May people, including Christians, tend to assume that becoming a Christian makes you a better person. This is not true - or at least not necessarily true. The situation is more of a double-negative; that unless you become a Christian you cannot become a better person.
What Christian faith brings is not betterment but discernment. Christianity faith brings you a basis for discerning good from evil - which is necessary for you to learn from experience.
Or, to put matters more starkly; if you are not a Christian then (as Frank Berger has explained recently) you cannot learn from experience.
Knowing real-good from real-evil is necessary for real-learning, and without real learning you cannot get better.
Whether or not the Christian actually does get observably, objectively morally better in their behaviour; will depend on several factors - including their personality, upbringing and the society they inhabit.

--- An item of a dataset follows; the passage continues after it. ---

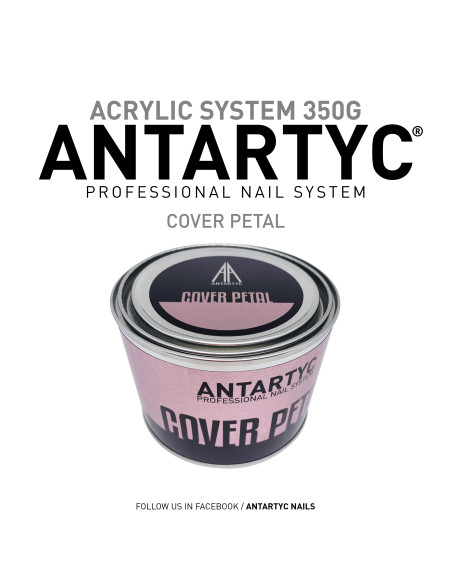 Acrilico per unghie Cover Petal 350gr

But that is not the essence of Christianity. As often said: Christ came to save sinners - sinners are saved even if they do not become good. What is needed is 'repentance' - and repentance requires discernment: that is, knowing the difference between good and evil and identifying which is which. Then joining allegiance to good, and rejecting evil.
Modern Man, by contrast, often does not acknowledge evil - either rejecting the concept; regarding evil as relativistic, arbitrary, and socially-dictated; or equivalent to anything that causes suffering - especially of himself or people he likes; or else, in extreme and especially in the sexual realm, he inverts them - and regards his evil as what-used-to-be called good by Christians, and his new-'good' is whatever was disapproved or prohibited by Christians or traditional society.
In sum: Modern Man cannot, does-not learn, because he lacks discernment; and discernment can only come (for Modern Man) from truth, therefore from Christianity. And under modern conditions discernment must come from within each individual (obedience to institutional discernment will not suffice, and modern institutions are nearly-always corrupt and getting worse).
Discernment does not necessarily come from Christianity; but unless it comes from Christianity, it will not be real, powerful, or motivating-enough to enable that discernment which saves.
Oi, BC, you're a medical man. Is there anything you feel you'd like to say about the Wuhan epidemic? Or is that best left to specialists? The trouble is you can never be sure of the incentives of specialists, save for being sure that they want their own research groups handsomely funded.
What the world needs are more stern Presbyterian specialists, be they Christian or atheist.